Leadership Potential

BOND: Something that strikes me as all this conversation has continued. Last night, you said you did not think of yourself as a leader, but a helper. But it just strikes me that in high school, in college, in law school, and in these subsequent professional positions – welfare department, law firm, now the government – that you've been expressing and acting as if you were a leader.

WILKINS: Well, I didn't –

BOND: Now, I am not denying that you are also a helper.
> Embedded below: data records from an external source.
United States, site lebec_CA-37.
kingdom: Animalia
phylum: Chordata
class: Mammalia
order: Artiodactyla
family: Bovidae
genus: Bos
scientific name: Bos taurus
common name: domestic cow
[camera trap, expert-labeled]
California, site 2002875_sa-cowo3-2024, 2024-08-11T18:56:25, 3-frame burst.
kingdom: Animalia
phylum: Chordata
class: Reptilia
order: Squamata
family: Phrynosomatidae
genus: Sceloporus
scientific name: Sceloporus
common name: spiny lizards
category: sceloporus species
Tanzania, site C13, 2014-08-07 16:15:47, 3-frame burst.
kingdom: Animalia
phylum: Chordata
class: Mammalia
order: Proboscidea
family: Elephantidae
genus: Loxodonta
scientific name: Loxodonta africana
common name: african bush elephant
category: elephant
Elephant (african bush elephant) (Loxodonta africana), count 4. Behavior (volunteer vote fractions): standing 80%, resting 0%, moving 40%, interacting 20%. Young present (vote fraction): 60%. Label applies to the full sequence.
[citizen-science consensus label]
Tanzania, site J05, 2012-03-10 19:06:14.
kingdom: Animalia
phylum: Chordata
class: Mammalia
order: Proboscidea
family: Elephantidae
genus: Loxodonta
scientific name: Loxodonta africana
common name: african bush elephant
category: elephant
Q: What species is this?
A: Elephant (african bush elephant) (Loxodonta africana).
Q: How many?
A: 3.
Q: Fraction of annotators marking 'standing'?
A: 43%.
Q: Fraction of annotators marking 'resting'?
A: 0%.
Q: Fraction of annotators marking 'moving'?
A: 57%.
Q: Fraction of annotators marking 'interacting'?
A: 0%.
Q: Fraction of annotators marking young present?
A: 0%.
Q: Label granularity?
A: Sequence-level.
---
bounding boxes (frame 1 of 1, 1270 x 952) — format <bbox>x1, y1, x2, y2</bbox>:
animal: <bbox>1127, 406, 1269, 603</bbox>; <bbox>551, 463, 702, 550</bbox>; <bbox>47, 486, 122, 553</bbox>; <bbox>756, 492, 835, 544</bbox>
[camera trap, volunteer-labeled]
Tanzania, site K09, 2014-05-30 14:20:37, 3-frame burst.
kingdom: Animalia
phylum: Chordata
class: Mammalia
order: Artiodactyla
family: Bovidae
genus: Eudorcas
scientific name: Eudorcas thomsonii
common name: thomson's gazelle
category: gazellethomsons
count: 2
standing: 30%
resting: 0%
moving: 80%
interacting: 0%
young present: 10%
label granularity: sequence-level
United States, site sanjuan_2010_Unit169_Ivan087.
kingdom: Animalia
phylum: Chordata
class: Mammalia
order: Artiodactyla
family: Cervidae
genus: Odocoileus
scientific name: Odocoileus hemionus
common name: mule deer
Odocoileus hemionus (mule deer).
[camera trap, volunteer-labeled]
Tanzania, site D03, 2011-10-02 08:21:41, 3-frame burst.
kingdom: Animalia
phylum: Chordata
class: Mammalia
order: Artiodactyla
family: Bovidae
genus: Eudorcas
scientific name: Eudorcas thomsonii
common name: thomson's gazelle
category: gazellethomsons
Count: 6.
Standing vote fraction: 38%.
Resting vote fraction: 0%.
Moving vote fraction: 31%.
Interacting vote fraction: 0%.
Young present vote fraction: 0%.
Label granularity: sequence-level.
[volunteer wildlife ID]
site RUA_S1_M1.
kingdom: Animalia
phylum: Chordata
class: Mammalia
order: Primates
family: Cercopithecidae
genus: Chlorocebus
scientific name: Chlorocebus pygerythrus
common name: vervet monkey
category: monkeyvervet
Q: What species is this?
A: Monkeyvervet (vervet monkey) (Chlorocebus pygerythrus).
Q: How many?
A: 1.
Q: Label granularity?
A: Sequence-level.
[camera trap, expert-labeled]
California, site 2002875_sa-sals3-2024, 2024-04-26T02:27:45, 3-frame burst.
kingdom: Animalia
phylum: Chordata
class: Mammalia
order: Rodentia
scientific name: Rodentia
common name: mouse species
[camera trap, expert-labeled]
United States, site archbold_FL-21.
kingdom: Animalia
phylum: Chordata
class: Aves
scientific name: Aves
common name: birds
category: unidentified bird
WILKINS: Now, I didn't really think of myself as a leader. I thought of myself as a – in my evolving conception of myself, I saw myself as a very fortunate black person. I mean, very few people born in the '30s – black people – had two parents who went to college. We weren't – my mother says we were poor, I did not realize that we were poor. But we weren't poor in aspiration. We did not think of ourselves as people who were powerless. And that was great good fortune. And the values that I got from my parents were that you used whatever talents you had to help people, and that there was no option but to do that. So – and I never aspired to be a leader. I never aspired to be a famous activist. I mean, to leap ahead, we went – when Randall Robinson and Eleanor Holmes Norton and Mary Francis Berry went and sat in at the South African Embassy in 1984, I did not know anything about it. I was just struck by the audacity of what they had done. And so they had a press conference. I went to it. And as they were walking out I said to Randall, "Gee, if there is anything I can do to help you guys, let me know." And about two weeks later, Mary called me and said, "Come have lunch with Randall and me." And I did, and they said, "We need some media savvy, would you help us?" And I said, "Sure." And I helped. Well, ultimately, I became to be known correctly as one of the four or five leaders of that movement. But I didn't go to the movement to be the leader.

BOND: No, I understand that.

WILKINS: I just went to help.

BOND: But nonetheless you became recognized as one of the leaders of that movement and were a leader of that movement.

WILKINS: That's true. But I didn't go to be the leader.

BOND: No. No, no. So, whether sought or not, you became a leadership figure in this earlier phase of your career and subsequently later in your career.